Ce lieu, qui devrait être un outil pour demain, un investissement pour l’avenir, est manifestement délaissé. Comme la briqueterie Tellus Ceram. Ou comme les menuiseries Grégoire.

***

C’est une immense friche, à Saint-Martial, en Dordogne. En 115 années d’existence, l’usine a eu le temps de s’étendre : ici, durant plus d’un siècle, on fabriquait des portes et des fenêtres en bois, en PVC. « On fabriquait du Grégoire », énonce un ouvrier avec fierté, et « les gens achetaient du Grégoire », du « solide », des « gammes qui durent dans le temps », « quarante ans après, c’est encore là, ça n’a pas bougé », « on avait des contrats à l’international ». Et puis, la dynastie a périclité, une héritière a mal géré, un fonds de pension a ramassé la mise, revendu à un « machin Prudentia ».

« Après, on faisait du low-cost… Pour parler franchement, que de la merde.
– On n’y allait plus que pour le salaire. »

Elle m’intéresse, cette phrase : « que pour le salaire ». Ca signifie que, auparavant, il y avait autre chose que le salaire, un plus, un supplément d’âme.

« Et avant, vous y alliez pour quoi ?
– On était fiers. On était formés. On apportait quelque chose à la commune, à la Région. »

Assez vite, l’entreprise plonge : « On leur a dit souvent. Mais nous, on est des ouvriers, point-barre. C’est marche et ferme ta gueule. Même pour acheter les machines, on leur disait que ça n’irait pas. Mais nous, notre parole ne compte pas. »

Jusqu’à la débâcle, la liquidation :
« Qu’a fait l’Etat ? j’interroge.
– Rien. Rien. Absolument rien.
– Si, ils ont donné des millions sans contrôler. »

Le maire explique, en plus technique : « Les pouvoirs publics, ils ont dit : ‘On ne fait pas d’ingérence’. »

Mais pour moi, il y a un devoir d’ingérence. Pas seulement pour les subventions versées. Pas seulement pour les 237 salariés.

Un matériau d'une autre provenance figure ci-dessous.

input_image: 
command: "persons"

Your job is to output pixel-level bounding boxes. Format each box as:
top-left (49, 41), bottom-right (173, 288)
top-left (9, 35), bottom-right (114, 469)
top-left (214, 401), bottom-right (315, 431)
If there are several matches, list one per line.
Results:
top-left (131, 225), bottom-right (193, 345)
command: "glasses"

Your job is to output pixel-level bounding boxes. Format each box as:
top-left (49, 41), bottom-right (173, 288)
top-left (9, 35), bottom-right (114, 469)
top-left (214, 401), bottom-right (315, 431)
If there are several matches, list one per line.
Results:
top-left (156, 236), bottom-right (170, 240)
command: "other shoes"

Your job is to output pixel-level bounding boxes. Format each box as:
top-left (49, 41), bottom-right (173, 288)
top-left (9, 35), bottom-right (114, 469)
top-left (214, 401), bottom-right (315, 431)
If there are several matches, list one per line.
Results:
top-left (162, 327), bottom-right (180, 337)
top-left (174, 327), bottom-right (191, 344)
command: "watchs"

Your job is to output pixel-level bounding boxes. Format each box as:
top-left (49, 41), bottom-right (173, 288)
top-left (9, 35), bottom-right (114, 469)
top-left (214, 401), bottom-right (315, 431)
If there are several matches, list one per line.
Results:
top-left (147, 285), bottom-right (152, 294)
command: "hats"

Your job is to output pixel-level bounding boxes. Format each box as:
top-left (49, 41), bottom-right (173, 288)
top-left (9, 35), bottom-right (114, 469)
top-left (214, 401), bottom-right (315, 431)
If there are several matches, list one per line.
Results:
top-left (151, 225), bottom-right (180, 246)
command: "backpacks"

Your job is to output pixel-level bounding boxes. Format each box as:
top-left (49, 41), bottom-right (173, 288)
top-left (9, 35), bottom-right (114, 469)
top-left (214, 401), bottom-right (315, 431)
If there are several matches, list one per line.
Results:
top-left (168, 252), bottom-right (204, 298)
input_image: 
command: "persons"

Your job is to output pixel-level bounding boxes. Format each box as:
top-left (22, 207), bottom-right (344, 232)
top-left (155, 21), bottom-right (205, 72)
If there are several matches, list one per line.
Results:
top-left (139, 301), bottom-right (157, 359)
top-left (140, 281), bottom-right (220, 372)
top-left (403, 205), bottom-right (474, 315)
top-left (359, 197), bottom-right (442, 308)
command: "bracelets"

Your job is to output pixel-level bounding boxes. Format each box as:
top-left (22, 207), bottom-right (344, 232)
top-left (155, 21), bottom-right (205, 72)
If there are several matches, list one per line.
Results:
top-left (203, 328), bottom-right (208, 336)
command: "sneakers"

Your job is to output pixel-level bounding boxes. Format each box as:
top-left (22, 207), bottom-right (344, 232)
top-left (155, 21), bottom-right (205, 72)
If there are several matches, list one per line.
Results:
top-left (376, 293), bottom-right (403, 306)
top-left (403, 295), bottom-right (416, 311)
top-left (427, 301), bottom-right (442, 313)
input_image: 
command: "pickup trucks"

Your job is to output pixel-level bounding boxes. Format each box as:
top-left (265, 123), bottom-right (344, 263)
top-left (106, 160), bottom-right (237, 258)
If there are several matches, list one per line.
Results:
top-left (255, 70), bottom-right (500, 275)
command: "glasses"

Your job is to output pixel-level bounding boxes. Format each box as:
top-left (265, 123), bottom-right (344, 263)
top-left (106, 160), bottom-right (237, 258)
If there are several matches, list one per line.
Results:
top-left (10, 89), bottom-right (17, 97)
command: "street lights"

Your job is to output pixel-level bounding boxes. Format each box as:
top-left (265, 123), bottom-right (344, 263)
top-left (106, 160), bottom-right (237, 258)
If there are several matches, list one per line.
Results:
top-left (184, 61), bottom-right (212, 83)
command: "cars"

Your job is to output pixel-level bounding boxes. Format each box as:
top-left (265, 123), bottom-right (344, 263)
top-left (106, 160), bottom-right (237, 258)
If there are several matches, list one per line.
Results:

Mais surtout, pour l’outil, l’outil industriel qui vole en éclats, les machines à tous les bouts de l’Europe, le collectif de compétences, de savoirs-faires, de petits trucs qui s’éparpille façon puzzle, qui rentre à la maison, inutile, sans transmission. Et qui n’est plus là pour changer les cinq millions de portes, les dizaines de millions de fenêtres des passoires thermiques.